Directions for this task >> Rewrite the part of the items below that opens with the line containing "From this image, does" and runs through the end of the items as a Markdown table with the columns Row and Text, one line per row and blank lines left out.

↓↓↓

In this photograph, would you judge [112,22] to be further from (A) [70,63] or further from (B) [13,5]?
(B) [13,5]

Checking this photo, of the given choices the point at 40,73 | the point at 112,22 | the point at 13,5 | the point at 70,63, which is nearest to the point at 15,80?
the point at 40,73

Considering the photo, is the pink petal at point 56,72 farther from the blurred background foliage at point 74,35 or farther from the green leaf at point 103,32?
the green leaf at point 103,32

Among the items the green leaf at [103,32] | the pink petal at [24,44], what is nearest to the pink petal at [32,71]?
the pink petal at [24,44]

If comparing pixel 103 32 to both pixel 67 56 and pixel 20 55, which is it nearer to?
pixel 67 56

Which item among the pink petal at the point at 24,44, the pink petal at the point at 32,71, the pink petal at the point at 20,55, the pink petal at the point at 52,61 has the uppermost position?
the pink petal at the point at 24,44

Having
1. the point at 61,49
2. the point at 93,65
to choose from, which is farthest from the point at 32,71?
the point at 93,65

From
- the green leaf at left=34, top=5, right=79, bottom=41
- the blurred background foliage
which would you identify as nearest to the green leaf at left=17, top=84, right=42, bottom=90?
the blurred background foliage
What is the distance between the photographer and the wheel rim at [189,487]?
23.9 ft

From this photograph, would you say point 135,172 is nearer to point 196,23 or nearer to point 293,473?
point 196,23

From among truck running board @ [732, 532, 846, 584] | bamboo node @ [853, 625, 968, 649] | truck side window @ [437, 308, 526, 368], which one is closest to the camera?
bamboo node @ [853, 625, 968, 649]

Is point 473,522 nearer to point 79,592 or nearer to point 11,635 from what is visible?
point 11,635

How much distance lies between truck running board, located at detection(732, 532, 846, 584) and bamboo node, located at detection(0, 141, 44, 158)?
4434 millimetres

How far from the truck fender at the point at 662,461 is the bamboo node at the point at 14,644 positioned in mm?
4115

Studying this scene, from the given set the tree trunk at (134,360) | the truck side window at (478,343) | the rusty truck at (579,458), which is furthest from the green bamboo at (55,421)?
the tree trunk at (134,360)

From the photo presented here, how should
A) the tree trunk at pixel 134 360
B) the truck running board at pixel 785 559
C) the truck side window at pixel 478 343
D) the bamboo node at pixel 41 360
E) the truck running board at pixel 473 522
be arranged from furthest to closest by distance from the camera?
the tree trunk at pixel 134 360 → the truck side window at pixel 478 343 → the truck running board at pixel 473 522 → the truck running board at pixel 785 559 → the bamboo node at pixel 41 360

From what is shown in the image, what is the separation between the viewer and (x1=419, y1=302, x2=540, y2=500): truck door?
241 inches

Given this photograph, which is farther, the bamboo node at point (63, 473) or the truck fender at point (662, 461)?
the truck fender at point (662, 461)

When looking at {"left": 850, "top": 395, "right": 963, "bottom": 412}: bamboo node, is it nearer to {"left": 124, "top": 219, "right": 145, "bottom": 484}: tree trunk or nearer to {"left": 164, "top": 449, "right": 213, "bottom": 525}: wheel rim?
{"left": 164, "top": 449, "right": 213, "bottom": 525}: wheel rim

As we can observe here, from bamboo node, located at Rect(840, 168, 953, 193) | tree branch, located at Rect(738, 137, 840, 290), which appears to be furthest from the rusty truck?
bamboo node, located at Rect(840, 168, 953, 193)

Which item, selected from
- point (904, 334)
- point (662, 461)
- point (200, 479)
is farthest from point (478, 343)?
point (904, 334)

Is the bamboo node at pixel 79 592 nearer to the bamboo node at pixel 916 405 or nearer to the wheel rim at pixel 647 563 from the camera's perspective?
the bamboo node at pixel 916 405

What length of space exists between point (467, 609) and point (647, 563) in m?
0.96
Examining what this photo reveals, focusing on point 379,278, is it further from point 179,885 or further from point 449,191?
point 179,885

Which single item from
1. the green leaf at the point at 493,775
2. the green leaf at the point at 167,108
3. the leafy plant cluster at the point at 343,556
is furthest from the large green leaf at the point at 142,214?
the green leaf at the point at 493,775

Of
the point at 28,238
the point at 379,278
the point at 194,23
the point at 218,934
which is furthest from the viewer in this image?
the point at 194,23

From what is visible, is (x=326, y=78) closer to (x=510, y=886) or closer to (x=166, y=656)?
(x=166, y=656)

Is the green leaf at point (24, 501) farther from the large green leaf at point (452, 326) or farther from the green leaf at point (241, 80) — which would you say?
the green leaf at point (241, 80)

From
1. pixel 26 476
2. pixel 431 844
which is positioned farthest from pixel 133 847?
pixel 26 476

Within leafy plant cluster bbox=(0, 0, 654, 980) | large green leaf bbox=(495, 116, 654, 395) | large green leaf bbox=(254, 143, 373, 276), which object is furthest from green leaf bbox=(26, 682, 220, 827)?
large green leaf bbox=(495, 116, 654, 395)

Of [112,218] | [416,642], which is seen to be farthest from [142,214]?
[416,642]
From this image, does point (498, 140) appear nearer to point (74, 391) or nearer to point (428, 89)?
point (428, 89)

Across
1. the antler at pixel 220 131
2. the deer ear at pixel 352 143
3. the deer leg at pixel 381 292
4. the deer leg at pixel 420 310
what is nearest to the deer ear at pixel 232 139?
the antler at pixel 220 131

↑↑↑

Response below >>
| Row | Text |
|---|---|
| 1 | From this image, does point (498, 140) appear nearer to point (74, 391) or nearer to point (428, 89)? |
| 2 | point (428, 89) |
| 3 | Across |
| 4 | 1. the antler at pixel 220 131 |
| 5 | 2. the deer ear at pixel 352 143 |
| 6 | 3. the deer leg at pixel 381 292 |
| 7 | 4. the deer leg at pixel 420 310 |
| 8 | what is nearest to the deer ear at pixel 232 139? |
| 9 | the antler at pixel 220 131 |